26th February 2019
Korean researchers said they have discovered a biomarker to predict a therapy response more precisely in patients with chronic myeloid leukaemia, which they said was for the first time in the world.
The Korea Health Industry Development Institute said a study by Kim Jong-won, a professor at the Department of Laboratory Medicine and Genetics, Samsung Medical Center, and his research team discovered the first predictive biomarker that can predict the deep molecular response (DMR) of leukaemia genes for the first time in the world.
DMR refers to a condition in which almost no BCR-ABL gene, the primary cause of chronic myeloid leukaemia, is detected. The research laid the groundwork for the development of objective guidelines for discontinuation of drug administration, it added.
Chronic myeloid leukaemia is a type of cancer of white blood cells caused by the abnormal proliferation of hematopoietic stem cells. Imatinib (brand name: Glivec) is a therapy for chronic myeloid leukaemia.
Imatinib is a targeted therapy that selectively inhibits the gene BCR-ABL, which appears in over 90 percent of patients with chronic myeloid leukaemia.
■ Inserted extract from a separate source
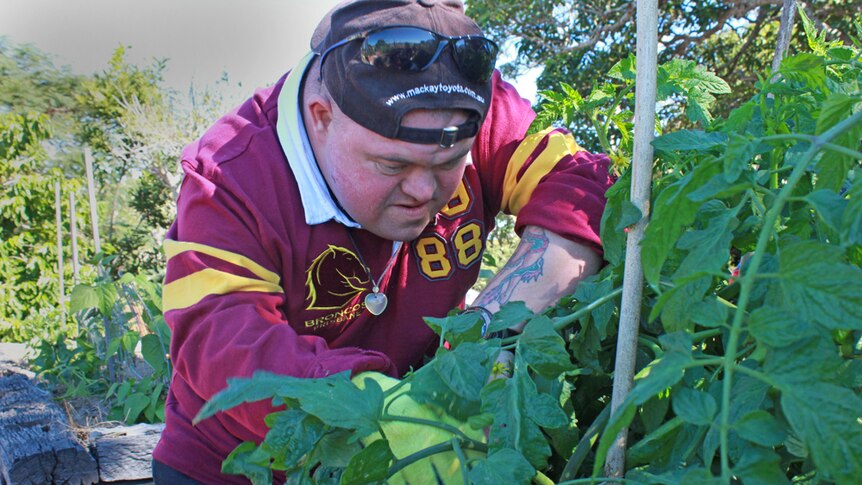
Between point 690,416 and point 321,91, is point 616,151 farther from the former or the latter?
point 690,416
However, there was no biomarker to predict the recurrence of the disease in patients who do not show a therapeutic response after the imatinib administration.
Physicians have relied only on their judgement to decide whether to discontinue the treatment.
Kim’s research team monitored and analysed the genome data of 471 patients of Korean and European descent who were taking imatinib for about five years, and verified study results through gene control.
The study showed that patients, whose cancer-causing BCR-ABL gene was consistently detected, had an association with a particular genotype of HMGCLL1, a mutation gene in chromosome 6 which the team newly discovered.
Chronic myeloid leukaemia requires long-term medication, so we need a biomarker to predict the possibility of recurrence. I hope this study can contribute to the functional cure of leukaemia.Kim Jong-won
The researchers conducted the study with the support of the Ministry of Health and Welfare’s program to develop technologies overcoming diseases. The study has been published on the latest issue of Leukemia, one of the leading hematology journals.